EXERCISE PROMPT: The required output is a number: how many lines of the data below include the string "Vietnam".

Dataset entries

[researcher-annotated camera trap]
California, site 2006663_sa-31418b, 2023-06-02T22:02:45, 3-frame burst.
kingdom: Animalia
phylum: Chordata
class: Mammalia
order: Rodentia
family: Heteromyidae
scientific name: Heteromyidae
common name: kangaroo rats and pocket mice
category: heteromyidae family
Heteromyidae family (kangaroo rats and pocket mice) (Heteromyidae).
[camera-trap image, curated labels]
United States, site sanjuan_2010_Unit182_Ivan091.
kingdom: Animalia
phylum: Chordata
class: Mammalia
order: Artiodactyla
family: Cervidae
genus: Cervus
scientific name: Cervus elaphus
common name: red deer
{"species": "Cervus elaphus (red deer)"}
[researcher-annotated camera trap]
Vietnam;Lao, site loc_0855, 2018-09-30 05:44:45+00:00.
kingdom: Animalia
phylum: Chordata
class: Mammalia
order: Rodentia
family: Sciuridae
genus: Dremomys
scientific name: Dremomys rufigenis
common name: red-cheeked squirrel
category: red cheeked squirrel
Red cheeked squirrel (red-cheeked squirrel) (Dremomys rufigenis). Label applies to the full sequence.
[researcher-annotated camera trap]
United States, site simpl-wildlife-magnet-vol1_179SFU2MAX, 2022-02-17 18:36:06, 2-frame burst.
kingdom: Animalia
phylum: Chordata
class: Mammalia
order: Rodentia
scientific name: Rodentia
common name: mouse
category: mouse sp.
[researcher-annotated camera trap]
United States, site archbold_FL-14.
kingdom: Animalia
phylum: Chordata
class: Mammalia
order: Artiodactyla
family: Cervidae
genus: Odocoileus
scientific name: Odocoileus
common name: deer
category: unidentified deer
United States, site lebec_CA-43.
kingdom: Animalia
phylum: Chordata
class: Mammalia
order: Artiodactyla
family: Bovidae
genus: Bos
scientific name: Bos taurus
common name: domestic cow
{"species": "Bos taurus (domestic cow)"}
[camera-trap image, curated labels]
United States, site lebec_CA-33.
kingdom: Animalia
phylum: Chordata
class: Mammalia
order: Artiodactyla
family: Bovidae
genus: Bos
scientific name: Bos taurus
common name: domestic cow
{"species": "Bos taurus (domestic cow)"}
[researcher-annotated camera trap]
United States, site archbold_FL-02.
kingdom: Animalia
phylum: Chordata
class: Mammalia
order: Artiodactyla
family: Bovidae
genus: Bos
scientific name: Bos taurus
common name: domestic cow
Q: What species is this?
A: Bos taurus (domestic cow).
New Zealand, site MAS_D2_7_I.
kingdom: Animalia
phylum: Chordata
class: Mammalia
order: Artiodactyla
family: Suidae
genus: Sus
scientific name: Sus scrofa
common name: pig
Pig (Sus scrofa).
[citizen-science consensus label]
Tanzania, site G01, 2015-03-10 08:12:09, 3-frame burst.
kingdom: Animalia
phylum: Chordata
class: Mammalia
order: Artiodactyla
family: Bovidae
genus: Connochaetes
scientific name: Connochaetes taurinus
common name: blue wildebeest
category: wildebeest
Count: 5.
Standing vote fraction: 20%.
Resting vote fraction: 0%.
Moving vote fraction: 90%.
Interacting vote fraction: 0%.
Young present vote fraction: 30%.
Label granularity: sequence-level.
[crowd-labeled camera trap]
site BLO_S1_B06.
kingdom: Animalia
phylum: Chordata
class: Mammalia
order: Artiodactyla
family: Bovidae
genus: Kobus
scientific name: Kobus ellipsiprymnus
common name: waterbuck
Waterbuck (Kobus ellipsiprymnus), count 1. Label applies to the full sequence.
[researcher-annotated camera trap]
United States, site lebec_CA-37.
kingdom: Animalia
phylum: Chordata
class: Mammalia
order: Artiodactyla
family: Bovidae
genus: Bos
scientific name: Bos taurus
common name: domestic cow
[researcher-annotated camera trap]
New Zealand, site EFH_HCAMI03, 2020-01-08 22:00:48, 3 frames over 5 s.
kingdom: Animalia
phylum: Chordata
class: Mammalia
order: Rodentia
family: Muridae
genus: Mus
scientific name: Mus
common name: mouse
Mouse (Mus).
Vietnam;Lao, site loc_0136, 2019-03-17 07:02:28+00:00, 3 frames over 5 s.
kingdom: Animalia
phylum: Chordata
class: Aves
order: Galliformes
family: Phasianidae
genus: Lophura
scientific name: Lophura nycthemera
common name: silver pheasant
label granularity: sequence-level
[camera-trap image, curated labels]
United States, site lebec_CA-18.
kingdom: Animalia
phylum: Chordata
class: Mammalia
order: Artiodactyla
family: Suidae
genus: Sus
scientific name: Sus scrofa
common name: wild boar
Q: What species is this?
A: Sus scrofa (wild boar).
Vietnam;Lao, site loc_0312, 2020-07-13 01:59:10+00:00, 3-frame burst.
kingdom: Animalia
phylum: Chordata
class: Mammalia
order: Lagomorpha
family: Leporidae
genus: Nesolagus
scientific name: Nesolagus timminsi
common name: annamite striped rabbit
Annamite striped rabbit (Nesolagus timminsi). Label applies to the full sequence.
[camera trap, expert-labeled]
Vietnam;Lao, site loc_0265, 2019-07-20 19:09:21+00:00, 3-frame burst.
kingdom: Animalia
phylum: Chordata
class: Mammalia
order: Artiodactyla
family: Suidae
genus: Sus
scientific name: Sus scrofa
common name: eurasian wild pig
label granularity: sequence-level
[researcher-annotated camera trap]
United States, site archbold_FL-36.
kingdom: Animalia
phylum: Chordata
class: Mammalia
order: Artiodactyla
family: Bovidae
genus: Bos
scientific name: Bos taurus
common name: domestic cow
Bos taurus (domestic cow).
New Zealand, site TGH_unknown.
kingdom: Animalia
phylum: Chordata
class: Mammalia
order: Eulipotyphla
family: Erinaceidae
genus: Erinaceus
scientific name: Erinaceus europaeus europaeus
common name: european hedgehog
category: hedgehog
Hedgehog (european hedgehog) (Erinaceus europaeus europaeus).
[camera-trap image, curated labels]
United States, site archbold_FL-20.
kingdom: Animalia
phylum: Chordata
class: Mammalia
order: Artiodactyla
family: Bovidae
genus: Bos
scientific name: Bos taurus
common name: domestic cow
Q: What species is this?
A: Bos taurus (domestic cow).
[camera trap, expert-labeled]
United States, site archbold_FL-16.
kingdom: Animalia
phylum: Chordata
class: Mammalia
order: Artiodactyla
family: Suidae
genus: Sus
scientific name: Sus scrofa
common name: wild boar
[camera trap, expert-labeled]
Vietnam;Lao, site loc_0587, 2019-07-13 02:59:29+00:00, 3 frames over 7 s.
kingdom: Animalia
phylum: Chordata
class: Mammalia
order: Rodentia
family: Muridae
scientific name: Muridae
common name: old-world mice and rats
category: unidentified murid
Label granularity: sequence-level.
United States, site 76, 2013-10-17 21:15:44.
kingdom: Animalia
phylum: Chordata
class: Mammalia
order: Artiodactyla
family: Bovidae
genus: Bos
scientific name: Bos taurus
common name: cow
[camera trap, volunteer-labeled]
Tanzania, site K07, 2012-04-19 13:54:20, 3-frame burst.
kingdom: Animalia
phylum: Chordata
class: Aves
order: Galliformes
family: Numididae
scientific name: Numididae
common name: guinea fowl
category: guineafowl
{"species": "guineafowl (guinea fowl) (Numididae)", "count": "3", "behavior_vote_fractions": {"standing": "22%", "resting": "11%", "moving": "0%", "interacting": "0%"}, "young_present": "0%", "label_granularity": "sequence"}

ANSWER TO THIS EXERCISE: 5